== Texte extrait ==
Aires marines en Méditerranée : «Il faut augmenter les niveaux de protection»

Par Margaux Lacroux — 27 avril 2020 à 08:28

En métamorphose partage tout à fait cet article de Libération

C’est pourquoi il est prévu que nous nous retrouvions le 21 Janvier 2021 à 20h à la gazette café pour un débat sur ce thème avec Gilbert David (chercheur à l’IRD) et un(e) représentant(e) de Medpan pour évoquer ce thème. La création d’une aire protégée ne s’évalue pas seulement à l’aune de la conservation mais aussi redétermine les usages, dont la pêche .

En 2010 à Nagoya , les états du monde s’engageaient sur une mise en protection de 10% de l’espace maritime. Où en est on actuellement? Est ce pertinent de réclamer 30% comme cela sera fait à la COP 15 ? A t on les moyens de ces mises en protection? Sont elles de simples « papiers »? Autant de questions auxquelles nous tenterons de répondre ce 21 Janvier prochain. D Martin Ferrari , journaliste, présidente de En métamorphose

La Méditerranée concentre environ 10% des espèces marines mondiales. Mais les ressources sont fragilisées par la surexploitation. Une équipe de recherche dirigée par le CNRS a évalué les 1 062 aires marines protégées de la mer Méditerranée, censées aider à la conservation de la biodiversité marine. Dans leur étude, ils estiment que seulement 0,23% du bassin bénéficie de niveaux efficaces de protection. Une goutte d’eau. Joachim Claudet, directeur de recherche CNRS au Centre de recherches insulaires et observatoire de l’environnement (Criobe), explique pourquoi les efforts actuels sont insuffisants.

== Liste fournie ==

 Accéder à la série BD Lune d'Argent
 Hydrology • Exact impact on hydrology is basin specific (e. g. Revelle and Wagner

--

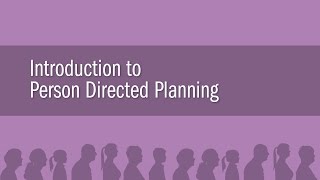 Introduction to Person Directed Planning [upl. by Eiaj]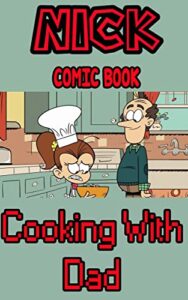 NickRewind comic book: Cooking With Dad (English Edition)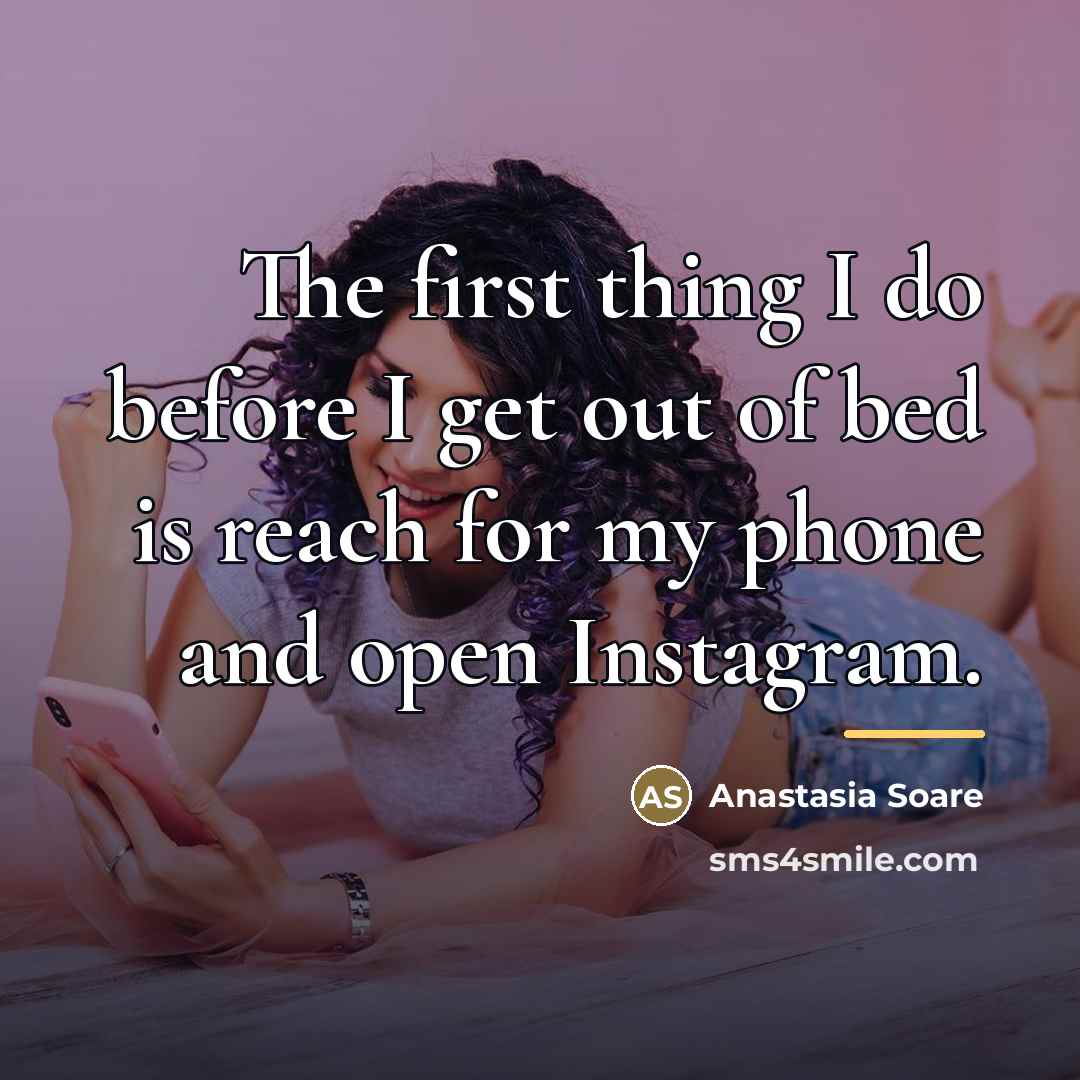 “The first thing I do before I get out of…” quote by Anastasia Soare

== Consigne ==
Poursuivez l'article sur les aires marines protégées de Méditerranée à partir de sa dernière phrase.

== Réponse ==
Pourquoi est-ce primordial de s’intéresser aux aires marines protégées en Méditerranée ?

La Méditerranée est une zone très importante au plan mondial car beaucoup d’espèces y sont spécifiques, c’est un point chaud de biodiversité, il y a 17 000 espèces marines. C’est aussi une des zones les plus affectées par les activités humaines. Il y a une forte densité humaine sur le pourtour méditerranéen, beaucoup d’activités différentes, avec des problèmes liés à la pêche plus présents que dans d’autres mers. Dans le monde, la biodiversité marine est de plus en plus touchée car il est de moins en moins coûteux d’aller loin, profond et vite. C’est pourquoi en 2010, lors de la COP biodiversité, les pays se sont engagés à recouvrir leurs eaux côtières et marines de 10% d’aires marines protégées d’ici à 2020.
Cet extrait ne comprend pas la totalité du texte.